Graphs are not displayed in Statistics tab (#62)
Closed
wojciech.kapcia@tigase.net opened 9 years ago
Due Date
2016-01-10

In the latest version graphs are not displayed under statistics tab

Screenshot 2015-12-30 12.53.34.png

Andrzej Wójcik (Tigase) commented 9 years ago

I checked on version deployed on sure.im and newly compiled version from repository but it worked fine.

wojciech.kapcia@tigase.net commented 9 years ago

It doesn't work in the version deployed locally via http-api component (ie. tigase-web-ui.war available under @http://localhost:8080/ui/@)

Andrzej Wójcik (Tigase) commented 9 years ago

I checked Sure.IM deployed on localhost:8080/ui/ and it worked fine when I connected to sure.im@. However it failed (graphs were not rendered) when I connected to local server. I checked logs and then I found issue - my MBP is named @mbp-andrzej.local@, but I use @zeus as primary domain name for Tigase and I found in logs following lines:

2015-12-24 18:42:56.355 [pool-15-thread-8]  CIDConnections.openOutgoingConnections()  FINEST: Checking DNS for host: mbp-andrzej.local for: zeus@mbp-andrzej.local

which suggests issue with DNS names in my case. Could you check if same issue is in your case? (look for openOutgoingConnections())
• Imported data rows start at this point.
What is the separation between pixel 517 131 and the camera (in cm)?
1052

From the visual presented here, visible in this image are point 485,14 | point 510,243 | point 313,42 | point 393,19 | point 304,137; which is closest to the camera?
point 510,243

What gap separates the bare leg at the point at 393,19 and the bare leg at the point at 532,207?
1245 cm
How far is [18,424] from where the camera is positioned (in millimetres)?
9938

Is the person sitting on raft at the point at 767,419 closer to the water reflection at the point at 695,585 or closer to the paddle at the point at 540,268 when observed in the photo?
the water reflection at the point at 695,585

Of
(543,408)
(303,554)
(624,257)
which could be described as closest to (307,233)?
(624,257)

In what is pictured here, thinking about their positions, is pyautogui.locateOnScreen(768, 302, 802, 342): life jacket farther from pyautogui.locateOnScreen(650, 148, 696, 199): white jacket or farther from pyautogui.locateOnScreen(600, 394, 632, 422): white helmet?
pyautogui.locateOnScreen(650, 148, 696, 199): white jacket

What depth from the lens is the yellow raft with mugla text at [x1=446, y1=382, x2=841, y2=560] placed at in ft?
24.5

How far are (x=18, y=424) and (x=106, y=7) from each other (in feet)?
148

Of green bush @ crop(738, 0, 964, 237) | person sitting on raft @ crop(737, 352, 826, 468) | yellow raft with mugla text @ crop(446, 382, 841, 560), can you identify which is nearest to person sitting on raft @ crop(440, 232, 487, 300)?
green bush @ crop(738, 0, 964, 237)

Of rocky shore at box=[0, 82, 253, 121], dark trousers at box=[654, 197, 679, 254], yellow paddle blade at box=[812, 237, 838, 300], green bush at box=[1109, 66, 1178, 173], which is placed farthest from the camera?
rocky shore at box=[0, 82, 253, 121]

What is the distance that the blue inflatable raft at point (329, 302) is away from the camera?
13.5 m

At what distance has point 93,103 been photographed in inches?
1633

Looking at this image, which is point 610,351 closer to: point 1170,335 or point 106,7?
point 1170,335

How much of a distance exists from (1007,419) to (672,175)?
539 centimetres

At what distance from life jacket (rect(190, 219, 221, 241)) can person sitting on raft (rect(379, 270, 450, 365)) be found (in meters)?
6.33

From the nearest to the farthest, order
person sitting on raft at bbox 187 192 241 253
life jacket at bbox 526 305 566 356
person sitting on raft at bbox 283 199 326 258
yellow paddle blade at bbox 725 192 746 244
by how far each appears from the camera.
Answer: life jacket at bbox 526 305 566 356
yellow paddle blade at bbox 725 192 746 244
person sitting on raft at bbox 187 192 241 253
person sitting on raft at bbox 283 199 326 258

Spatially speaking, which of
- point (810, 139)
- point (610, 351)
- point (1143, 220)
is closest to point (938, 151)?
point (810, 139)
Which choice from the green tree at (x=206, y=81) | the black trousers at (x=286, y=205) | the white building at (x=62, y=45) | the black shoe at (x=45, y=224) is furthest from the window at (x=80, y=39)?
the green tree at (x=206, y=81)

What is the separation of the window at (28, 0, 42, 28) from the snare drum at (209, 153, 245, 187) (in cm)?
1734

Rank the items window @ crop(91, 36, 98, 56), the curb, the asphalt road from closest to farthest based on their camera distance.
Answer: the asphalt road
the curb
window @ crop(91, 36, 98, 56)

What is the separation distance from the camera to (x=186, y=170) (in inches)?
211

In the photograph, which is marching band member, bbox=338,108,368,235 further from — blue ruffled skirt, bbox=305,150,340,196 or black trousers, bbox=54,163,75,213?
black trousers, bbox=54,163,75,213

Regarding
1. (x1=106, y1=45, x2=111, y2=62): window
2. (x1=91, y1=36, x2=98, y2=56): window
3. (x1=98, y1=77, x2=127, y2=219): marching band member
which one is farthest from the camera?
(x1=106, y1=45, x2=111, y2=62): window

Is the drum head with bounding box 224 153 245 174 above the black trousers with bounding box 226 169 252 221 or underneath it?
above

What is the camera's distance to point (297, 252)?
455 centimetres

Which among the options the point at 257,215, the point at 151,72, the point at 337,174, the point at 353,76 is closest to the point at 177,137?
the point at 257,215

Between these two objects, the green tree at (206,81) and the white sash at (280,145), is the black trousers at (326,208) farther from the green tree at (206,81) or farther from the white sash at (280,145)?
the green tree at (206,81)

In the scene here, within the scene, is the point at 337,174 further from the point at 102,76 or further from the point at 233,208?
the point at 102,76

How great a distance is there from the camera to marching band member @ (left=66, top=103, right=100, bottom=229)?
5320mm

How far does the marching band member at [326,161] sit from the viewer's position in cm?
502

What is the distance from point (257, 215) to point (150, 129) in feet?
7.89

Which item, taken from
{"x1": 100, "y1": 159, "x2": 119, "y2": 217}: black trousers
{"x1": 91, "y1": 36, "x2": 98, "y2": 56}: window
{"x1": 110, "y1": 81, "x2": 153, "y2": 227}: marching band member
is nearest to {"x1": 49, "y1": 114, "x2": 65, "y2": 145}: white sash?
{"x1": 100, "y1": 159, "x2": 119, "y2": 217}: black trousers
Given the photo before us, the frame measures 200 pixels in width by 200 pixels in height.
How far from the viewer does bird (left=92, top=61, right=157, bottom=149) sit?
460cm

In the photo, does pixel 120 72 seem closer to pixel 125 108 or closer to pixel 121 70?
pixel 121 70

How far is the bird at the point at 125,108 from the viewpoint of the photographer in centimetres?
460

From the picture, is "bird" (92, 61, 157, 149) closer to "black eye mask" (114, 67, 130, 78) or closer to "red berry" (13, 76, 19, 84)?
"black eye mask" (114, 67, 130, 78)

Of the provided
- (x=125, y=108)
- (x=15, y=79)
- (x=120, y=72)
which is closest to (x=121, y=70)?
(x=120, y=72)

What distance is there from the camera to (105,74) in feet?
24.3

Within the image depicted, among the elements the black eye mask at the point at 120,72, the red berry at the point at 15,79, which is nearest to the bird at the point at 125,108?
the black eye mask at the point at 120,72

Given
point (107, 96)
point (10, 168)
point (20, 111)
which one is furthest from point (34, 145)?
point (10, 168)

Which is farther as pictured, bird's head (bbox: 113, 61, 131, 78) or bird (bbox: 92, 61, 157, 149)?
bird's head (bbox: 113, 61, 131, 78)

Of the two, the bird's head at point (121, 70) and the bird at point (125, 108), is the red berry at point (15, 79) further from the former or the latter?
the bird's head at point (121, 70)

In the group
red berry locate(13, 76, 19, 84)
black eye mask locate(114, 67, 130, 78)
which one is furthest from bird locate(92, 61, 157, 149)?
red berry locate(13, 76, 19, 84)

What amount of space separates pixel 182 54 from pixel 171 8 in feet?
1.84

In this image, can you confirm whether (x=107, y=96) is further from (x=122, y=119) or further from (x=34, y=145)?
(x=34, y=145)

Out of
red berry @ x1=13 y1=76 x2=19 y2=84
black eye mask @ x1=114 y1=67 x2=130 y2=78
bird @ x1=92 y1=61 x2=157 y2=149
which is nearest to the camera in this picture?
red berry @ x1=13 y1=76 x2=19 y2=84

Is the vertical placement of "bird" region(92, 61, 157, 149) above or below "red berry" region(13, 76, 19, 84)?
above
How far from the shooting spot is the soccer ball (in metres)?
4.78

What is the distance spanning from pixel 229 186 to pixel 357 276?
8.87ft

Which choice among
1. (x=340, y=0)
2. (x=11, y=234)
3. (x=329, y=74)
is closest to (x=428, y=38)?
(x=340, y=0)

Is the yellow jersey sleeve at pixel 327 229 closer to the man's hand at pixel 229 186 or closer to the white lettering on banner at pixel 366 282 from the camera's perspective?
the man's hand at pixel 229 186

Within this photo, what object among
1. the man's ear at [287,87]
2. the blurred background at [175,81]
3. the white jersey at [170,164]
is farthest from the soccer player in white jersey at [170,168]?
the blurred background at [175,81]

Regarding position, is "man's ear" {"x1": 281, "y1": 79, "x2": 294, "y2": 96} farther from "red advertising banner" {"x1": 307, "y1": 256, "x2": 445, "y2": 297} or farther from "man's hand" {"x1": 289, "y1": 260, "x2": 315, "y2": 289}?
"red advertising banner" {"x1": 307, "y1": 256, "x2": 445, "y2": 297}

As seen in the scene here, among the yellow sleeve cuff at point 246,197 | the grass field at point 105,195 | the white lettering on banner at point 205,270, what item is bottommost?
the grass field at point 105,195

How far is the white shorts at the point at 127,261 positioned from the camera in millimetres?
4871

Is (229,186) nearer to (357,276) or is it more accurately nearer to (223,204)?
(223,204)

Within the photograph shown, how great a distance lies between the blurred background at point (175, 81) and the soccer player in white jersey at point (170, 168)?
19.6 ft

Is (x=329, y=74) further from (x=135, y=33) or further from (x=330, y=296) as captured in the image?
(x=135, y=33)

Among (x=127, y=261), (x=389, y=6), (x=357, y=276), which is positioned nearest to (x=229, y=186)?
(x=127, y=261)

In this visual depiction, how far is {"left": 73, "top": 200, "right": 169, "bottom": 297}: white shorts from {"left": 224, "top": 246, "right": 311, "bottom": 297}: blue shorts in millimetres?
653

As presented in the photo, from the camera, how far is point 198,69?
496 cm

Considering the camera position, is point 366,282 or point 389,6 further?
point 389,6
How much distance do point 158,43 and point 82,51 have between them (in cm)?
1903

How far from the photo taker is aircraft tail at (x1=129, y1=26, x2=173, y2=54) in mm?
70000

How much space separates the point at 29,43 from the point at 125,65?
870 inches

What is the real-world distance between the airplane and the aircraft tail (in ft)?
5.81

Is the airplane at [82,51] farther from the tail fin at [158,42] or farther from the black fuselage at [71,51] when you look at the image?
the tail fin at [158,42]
wojciech.kapcia@tigase.net commented 9 years ago

In my case it's only connections to sure.im for pubsub:

2015-12-28 11:58:07.980 [in_3-s2s]         S2SConnectionManager.processPacket()  FINEST: Processing packet: from=sess-man@pc12.home, to=null, DATA=<iq from="admin@atlantiscity/2111717575-tigase-3" type="get" xmlns="jabber:client" id="BsbxkG" to="pubsub@sure.im"><pubsub xmlns="http://jabber.org/protocol/pubsub"><items node="news"/></pubsub></iq>, SIZE=199, XMLNS=jabber:client, PRIORITY=NORMAL, PERMISSION=ADMIN, TYPE=get
2015-12-28 11:58:07.980 [in_3-s2s]         S2SConnectionManager.processPacket()  FINEST: Connection ID is: atlantiscity@sure.im

Also - disco query for the items also works ok:

2015-12-28 11:58:10.507 [in_28-ws2s]       ConnectionManager.writePacketToSocket()  FINEST: ws2s@pc12.home/127.0.0.1_5290_127.0.0.1_50469, type: accept, Socket: ws2s@pc12.home/127.0.0.1_5290_127.0.0.1_50469 Socket[addr=/127.0.0.1,port=50469,localport=5290], jid: admin@atlantiscity/2111717575-tigase-3, Writing packet: from=sess-man@pc12.home, to=ws2s@pc12.home/127.0.0.1_5290_127.0.0.1_50469, DATA=<iq from="stats@atlantiscity" type="result" xmlns="jabber:client" id="lsZkTZ" to="admin@atlantiscity/2111717575-tigase-3"><query xmlns="http://jabber.org/protocol/disco#items" node="stats"><item node="stats/vhost-man" jid="stats@atlantiscity" name="Component: vhost-man"/><item node="stats/message-router" jid="stats@atlantiscity" name="Component: message-router"/><item node="stats/amp" jid="stats@atlantiscity" name="Component: amp"/><item node="stats/bosh" jid="stats@atlantiscity" name="Component: bosh"/><item node="stats/c2s" jid="stats@atlantiscity" name="Component: c2s"/><item node="stats/eventbus" jid="stats@atlantiscity" name="Component: eventbus"/><item node="stats/http" jid="stats@atlantiscity" name="Component: http"/><item node="stats/monitor" jid="stats@atlantiscity" name="Component: monitor"/><item node="stats/s2s" jid="stats@atlantiscity" name="Component: s2s"/><item node="stats/sess-man" jid="stats@atlantiscity" name="Component: sess-man"/><item node="stats/ws2s" jid="stats@atlantiscity" name="Comp ... , SIZE=1051, XMLNS=jabber:client, PRIORITY=NORMAL, PERMISSION=ADMIN, TYPE=result

I've checked the logs and now I don't even see request being made to retrieve data for particular component (not even in the WebUI in websocket stream in the debug).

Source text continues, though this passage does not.